:: DATA ENTRIES

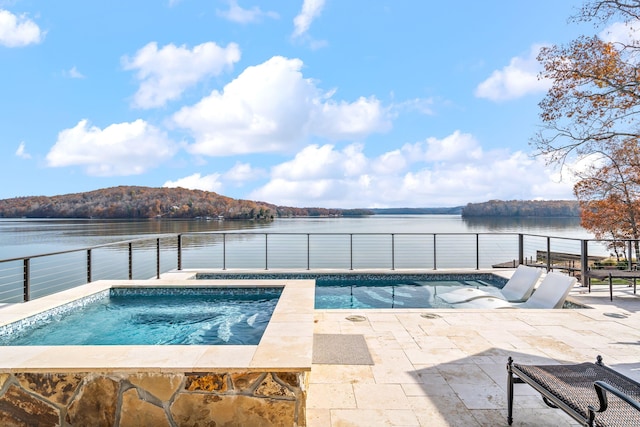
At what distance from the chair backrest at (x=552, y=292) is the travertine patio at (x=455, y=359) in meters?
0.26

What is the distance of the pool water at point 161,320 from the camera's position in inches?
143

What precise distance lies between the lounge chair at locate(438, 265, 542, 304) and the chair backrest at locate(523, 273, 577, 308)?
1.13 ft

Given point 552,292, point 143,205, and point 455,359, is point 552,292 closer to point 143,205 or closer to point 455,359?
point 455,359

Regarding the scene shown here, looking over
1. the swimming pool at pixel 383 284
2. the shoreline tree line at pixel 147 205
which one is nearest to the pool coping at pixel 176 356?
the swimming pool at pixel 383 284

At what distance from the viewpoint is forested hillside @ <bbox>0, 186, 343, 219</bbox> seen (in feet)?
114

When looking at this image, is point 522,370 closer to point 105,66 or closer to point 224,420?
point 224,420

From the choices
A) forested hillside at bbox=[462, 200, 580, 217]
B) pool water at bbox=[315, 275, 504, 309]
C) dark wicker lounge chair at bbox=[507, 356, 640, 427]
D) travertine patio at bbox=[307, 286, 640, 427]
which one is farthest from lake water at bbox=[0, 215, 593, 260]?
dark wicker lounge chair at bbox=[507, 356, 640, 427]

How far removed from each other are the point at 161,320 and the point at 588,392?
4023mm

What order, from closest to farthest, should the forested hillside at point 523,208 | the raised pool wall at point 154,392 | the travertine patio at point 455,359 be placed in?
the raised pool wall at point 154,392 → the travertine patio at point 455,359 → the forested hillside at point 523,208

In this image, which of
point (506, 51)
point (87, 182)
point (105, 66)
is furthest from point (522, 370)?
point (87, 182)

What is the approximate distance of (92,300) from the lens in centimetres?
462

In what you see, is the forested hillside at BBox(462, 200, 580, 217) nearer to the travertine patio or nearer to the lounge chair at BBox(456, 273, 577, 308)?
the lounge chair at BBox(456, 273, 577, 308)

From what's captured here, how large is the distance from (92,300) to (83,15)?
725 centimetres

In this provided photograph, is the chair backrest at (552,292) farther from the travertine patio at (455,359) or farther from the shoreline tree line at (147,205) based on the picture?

::::
:: DATA ENTRIES

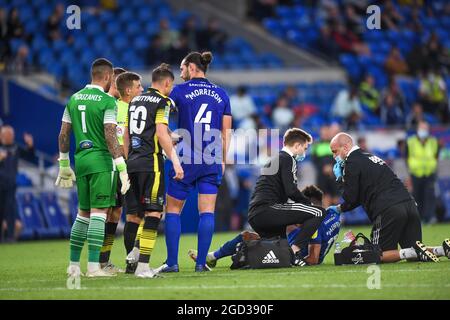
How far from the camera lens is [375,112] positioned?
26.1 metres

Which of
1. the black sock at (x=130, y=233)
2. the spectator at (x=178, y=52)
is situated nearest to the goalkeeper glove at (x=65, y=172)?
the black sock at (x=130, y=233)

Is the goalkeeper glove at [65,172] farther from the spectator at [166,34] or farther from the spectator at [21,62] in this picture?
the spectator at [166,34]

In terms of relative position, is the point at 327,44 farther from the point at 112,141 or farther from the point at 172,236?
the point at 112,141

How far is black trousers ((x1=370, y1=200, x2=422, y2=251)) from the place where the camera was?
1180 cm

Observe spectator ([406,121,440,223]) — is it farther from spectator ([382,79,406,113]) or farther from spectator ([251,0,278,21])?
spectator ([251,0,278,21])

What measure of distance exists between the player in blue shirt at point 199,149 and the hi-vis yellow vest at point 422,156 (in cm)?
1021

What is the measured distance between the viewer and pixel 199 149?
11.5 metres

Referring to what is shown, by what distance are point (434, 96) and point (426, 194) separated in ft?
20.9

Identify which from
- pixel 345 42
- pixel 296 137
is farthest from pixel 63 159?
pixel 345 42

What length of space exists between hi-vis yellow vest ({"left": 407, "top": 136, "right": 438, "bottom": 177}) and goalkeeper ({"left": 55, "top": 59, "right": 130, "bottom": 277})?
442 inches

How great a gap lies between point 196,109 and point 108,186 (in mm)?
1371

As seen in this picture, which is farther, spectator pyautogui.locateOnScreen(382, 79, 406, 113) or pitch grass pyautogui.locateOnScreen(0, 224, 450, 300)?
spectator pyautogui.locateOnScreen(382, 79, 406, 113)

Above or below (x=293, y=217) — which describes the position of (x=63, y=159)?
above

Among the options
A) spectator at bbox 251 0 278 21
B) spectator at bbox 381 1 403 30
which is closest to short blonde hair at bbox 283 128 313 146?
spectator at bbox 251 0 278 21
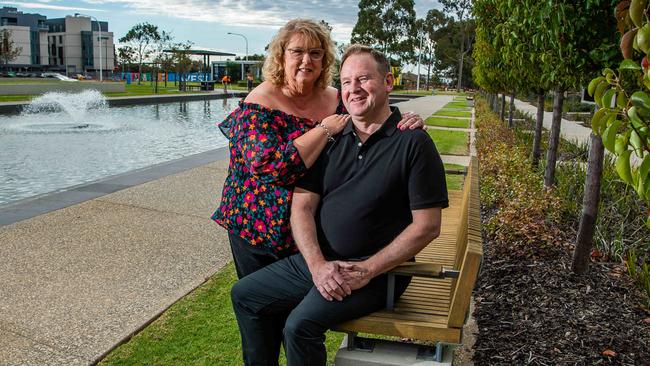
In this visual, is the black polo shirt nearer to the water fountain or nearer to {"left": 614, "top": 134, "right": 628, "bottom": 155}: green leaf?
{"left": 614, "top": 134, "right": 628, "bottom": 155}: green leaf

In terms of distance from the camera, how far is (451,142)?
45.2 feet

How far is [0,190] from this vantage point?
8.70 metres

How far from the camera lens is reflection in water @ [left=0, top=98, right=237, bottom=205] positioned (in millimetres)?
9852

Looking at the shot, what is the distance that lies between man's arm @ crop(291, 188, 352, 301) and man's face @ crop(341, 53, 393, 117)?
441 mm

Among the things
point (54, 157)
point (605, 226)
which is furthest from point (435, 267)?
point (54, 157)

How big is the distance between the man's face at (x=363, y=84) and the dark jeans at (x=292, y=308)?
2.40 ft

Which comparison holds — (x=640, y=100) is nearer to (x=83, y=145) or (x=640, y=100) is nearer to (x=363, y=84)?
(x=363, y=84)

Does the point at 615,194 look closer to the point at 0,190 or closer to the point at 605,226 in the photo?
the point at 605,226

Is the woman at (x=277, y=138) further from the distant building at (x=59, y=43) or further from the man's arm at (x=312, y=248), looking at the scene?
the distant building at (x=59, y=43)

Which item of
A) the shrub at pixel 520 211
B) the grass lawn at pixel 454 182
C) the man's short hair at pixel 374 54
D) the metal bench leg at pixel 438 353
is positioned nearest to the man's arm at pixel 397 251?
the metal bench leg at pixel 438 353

::::

Revise the entries from the line with "In what you" up to and including the line with "725 centimetres", replacing "travertine patio" with "stone terrace" and leaving everything else unchanged.

EXERCISE OUTPUT:
In what you see, is the forested hillside at BBox(462, 200, 580, 217) nearer to the stone terrace or nearer to the lounge chair at BBox(456, 273, 577, 308)?
the lounge chair at BBox(456, 273, 577, 308)

From what's captured here, how large is the distance from (92,300) to (83,15)?
725 centimetres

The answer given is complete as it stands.